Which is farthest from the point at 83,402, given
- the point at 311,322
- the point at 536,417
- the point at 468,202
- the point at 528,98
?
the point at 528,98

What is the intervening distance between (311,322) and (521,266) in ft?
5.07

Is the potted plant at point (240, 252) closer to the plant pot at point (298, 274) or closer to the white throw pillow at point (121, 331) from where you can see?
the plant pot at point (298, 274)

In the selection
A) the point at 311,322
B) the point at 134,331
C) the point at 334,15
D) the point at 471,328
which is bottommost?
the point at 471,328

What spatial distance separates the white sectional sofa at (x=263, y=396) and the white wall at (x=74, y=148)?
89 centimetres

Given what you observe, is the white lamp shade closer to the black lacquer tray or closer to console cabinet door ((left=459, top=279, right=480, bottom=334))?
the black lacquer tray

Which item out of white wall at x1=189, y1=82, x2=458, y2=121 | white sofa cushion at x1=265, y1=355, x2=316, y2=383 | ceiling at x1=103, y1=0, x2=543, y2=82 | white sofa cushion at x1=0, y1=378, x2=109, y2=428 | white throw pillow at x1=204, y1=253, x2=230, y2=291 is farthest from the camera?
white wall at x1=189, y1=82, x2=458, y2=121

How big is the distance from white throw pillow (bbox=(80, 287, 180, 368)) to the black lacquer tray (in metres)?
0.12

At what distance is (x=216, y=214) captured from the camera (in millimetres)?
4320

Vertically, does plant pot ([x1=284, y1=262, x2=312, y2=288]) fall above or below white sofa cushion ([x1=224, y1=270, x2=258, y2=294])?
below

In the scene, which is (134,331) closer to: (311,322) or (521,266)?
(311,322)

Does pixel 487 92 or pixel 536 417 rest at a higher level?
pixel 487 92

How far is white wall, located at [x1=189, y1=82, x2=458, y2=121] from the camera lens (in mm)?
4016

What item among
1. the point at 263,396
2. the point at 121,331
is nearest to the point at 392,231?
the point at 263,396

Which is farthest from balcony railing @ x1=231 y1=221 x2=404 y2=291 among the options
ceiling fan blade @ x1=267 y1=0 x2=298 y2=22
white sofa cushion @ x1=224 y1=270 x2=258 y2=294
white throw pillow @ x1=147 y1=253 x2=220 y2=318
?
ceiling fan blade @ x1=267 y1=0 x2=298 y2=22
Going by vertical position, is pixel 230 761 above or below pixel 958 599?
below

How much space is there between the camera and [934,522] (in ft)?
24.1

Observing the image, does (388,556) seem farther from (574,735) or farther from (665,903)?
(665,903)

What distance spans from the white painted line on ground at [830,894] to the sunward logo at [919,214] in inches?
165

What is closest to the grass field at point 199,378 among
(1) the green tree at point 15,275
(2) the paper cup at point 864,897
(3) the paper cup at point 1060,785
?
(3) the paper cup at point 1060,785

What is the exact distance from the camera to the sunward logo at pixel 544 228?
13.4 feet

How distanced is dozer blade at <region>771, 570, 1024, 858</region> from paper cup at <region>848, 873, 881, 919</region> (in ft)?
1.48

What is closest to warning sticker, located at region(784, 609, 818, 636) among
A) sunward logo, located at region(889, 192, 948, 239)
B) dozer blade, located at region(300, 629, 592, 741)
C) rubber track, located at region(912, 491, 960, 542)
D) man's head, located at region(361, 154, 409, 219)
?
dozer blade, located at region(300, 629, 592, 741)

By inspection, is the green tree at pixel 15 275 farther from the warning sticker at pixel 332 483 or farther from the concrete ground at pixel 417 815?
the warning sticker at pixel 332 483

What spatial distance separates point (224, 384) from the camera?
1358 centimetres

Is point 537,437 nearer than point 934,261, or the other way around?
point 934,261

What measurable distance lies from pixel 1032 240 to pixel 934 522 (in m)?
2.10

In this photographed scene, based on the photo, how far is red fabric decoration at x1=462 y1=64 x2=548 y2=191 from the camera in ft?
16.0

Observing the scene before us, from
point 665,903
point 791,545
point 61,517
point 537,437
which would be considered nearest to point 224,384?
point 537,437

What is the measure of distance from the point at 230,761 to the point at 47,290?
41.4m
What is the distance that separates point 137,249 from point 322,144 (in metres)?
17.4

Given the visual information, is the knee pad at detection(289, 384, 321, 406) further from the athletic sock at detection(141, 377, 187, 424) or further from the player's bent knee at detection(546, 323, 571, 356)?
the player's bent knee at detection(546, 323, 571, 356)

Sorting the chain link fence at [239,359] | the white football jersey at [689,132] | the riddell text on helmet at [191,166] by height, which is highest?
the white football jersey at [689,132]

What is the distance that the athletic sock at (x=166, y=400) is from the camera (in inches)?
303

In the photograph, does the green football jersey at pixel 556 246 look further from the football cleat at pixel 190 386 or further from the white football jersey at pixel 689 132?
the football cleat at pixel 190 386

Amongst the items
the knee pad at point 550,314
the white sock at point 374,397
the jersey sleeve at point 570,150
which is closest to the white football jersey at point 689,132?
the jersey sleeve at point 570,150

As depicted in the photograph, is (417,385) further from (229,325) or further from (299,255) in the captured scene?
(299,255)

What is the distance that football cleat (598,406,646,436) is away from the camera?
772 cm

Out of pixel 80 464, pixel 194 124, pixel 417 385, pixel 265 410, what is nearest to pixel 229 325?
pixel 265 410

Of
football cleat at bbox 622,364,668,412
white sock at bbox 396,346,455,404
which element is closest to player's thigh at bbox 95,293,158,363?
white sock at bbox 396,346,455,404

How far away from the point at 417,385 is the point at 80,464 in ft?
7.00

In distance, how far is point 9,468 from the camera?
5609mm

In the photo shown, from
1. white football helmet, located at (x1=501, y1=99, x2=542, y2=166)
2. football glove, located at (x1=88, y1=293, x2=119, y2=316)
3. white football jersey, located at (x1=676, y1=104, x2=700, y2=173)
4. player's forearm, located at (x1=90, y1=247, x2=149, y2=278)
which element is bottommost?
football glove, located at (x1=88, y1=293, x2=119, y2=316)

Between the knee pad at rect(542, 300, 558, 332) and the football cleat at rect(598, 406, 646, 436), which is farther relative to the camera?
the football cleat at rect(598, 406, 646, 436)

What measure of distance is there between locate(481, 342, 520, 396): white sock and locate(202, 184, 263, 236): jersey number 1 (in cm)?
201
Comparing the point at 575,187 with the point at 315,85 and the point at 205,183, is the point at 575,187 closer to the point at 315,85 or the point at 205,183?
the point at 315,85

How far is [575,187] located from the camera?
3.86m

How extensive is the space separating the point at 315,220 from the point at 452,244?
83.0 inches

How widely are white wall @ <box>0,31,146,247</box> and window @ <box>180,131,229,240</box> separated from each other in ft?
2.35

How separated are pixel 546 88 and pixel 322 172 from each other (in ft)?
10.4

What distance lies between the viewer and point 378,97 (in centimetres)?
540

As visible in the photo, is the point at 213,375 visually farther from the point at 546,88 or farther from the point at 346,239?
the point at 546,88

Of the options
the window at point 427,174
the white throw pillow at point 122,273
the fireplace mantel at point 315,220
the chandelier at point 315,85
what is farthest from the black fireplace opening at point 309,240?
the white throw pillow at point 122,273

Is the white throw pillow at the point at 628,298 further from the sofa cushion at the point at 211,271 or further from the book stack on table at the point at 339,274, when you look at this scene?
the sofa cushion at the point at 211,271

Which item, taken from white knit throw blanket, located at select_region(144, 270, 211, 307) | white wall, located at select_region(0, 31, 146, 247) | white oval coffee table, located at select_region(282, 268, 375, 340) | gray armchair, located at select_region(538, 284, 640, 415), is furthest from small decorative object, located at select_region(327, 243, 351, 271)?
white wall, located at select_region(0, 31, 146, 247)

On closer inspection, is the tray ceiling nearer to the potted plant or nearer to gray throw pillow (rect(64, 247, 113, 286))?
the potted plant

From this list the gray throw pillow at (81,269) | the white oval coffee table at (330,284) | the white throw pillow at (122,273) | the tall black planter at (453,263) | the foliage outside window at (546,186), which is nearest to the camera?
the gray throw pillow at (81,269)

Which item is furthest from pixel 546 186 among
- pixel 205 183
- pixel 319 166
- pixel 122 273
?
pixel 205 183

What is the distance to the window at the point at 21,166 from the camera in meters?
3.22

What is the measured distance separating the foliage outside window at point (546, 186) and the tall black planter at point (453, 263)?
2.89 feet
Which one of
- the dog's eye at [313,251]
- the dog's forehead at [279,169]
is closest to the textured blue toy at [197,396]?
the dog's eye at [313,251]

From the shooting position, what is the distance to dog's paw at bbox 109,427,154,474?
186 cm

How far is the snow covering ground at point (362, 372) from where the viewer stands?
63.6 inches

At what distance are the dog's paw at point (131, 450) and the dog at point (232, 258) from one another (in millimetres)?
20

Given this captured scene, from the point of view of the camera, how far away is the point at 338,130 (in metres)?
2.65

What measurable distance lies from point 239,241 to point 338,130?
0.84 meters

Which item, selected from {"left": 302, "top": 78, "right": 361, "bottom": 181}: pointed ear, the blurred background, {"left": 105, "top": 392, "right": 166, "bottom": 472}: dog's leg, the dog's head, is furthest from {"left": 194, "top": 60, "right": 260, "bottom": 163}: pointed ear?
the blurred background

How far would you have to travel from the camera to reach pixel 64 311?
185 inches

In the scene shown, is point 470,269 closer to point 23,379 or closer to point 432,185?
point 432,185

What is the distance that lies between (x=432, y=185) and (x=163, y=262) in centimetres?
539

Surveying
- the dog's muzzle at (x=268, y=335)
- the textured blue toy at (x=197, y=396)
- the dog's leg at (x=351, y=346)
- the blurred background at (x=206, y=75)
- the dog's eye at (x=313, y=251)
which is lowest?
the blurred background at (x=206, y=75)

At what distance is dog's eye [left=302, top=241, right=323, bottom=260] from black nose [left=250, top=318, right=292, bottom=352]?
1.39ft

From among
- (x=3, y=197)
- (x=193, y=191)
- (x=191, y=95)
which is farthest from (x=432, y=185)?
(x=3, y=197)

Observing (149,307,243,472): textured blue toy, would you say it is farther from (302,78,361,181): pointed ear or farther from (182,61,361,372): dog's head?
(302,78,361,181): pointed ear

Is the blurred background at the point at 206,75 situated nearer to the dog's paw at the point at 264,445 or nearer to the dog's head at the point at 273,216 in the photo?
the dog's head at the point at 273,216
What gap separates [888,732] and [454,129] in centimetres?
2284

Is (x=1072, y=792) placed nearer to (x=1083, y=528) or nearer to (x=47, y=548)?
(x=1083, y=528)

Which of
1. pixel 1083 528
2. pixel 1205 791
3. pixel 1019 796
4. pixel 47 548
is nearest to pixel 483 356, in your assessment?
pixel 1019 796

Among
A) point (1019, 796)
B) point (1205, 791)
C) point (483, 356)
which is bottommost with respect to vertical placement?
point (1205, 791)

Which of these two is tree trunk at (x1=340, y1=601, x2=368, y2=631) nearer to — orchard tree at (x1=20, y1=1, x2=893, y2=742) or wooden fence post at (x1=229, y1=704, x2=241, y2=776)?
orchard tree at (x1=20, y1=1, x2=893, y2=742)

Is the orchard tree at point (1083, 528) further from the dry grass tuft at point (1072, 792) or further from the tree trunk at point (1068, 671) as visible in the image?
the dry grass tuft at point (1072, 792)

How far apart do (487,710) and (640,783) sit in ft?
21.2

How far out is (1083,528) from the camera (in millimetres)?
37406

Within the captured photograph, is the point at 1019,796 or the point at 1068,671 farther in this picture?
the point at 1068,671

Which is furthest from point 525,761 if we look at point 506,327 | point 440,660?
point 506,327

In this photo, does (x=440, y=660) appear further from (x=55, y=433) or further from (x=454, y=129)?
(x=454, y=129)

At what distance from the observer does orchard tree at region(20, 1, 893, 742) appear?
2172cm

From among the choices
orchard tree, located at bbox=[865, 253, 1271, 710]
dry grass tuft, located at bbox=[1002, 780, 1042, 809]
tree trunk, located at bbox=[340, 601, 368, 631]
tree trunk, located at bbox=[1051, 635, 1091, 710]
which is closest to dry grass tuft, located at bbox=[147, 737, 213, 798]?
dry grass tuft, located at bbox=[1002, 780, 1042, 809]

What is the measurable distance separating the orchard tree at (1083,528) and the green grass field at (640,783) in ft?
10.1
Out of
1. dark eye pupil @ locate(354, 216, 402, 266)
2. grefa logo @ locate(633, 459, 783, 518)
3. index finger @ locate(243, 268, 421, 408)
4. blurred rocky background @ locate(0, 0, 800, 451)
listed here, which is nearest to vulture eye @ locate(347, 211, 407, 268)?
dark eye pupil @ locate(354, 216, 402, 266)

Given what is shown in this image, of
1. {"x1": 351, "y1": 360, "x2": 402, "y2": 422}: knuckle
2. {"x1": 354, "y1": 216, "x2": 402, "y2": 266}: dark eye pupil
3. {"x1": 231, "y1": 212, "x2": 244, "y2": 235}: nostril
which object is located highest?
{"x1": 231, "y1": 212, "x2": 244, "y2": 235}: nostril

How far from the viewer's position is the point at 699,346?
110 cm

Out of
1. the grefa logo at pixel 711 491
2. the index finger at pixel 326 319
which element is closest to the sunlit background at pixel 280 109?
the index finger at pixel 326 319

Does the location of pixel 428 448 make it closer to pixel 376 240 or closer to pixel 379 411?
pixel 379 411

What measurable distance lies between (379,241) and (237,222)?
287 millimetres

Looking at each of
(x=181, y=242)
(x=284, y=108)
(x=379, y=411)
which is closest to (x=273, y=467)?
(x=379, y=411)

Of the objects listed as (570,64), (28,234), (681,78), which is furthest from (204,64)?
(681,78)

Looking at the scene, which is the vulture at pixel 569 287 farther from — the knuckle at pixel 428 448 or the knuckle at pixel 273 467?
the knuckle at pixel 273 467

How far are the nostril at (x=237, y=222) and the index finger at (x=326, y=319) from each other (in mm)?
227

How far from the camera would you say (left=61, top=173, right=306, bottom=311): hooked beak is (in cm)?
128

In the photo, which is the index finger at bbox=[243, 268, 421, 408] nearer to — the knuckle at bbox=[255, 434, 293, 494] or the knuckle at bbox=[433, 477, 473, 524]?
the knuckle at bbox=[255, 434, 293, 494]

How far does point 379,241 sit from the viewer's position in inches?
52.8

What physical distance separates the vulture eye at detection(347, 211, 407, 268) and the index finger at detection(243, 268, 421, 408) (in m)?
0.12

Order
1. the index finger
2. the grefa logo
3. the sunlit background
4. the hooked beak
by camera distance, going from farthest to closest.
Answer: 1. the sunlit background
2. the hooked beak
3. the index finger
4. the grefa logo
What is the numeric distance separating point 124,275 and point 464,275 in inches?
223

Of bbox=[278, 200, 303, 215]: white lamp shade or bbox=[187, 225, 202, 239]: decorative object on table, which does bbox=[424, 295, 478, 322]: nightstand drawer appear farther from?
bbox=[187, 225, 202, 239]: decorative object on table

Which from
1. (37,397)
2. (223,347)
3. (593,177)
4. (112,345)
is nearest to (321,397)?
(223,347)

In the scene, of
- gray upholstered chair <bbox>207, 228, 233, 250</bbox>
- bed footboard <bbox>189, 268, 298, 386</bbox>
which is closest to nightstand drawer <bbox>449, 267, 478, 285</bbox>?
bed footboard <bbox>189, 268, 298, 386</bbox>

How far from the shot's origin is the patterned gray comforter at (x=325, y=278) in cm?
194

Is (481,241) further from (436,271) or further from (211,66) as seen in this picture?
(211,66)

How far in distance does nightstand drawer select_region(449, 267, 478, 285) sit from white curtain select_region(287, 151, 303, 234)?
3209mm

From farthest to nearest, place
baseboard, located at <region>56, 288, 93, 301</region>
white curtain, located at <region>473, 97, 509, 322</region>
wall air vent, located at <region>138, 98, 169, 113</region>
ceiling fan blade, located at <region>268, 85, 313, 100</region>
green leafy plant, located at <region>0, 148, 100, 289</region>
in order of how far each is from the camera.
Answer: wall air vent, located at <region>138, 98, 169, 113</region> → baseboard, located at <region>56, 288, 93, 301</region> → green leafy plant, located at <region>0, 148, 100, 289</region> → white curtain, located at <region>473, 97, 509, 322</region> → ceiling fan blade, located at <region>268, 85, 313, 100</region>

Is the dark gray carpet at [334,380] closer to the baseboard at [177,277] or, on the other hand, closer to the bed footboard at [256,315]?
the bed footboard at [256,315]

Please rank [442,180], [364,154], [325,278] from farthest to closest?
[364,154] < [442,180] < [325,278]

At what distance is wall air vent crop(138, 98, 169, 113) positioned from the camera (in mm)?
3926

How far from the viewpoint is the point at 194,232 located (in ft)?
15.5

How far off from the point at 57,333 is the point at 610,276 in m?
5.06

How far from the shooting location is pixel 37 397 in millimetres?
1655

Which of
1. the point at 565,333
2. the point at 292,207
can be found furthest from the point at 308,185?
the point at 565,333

SET PROBLEM: Copy the records word for word, starting at the line with "How far from the viewpoint" and continuing up to and including the last line of the records.

RESPONSE TO THIS EXERCISE:
How far from the viewpoint is the point at 194,232 located (in ft)?
15.5

How far off from the point at 57,333 is the point at 610,276 in m?
5.06

How far from the shooting location is pixel 37 397 in millimetres?
1655

Which of
1. the point at 565,333
2. the point at 292,207
can be found furthest from the point at 308,185?
the point at 565,333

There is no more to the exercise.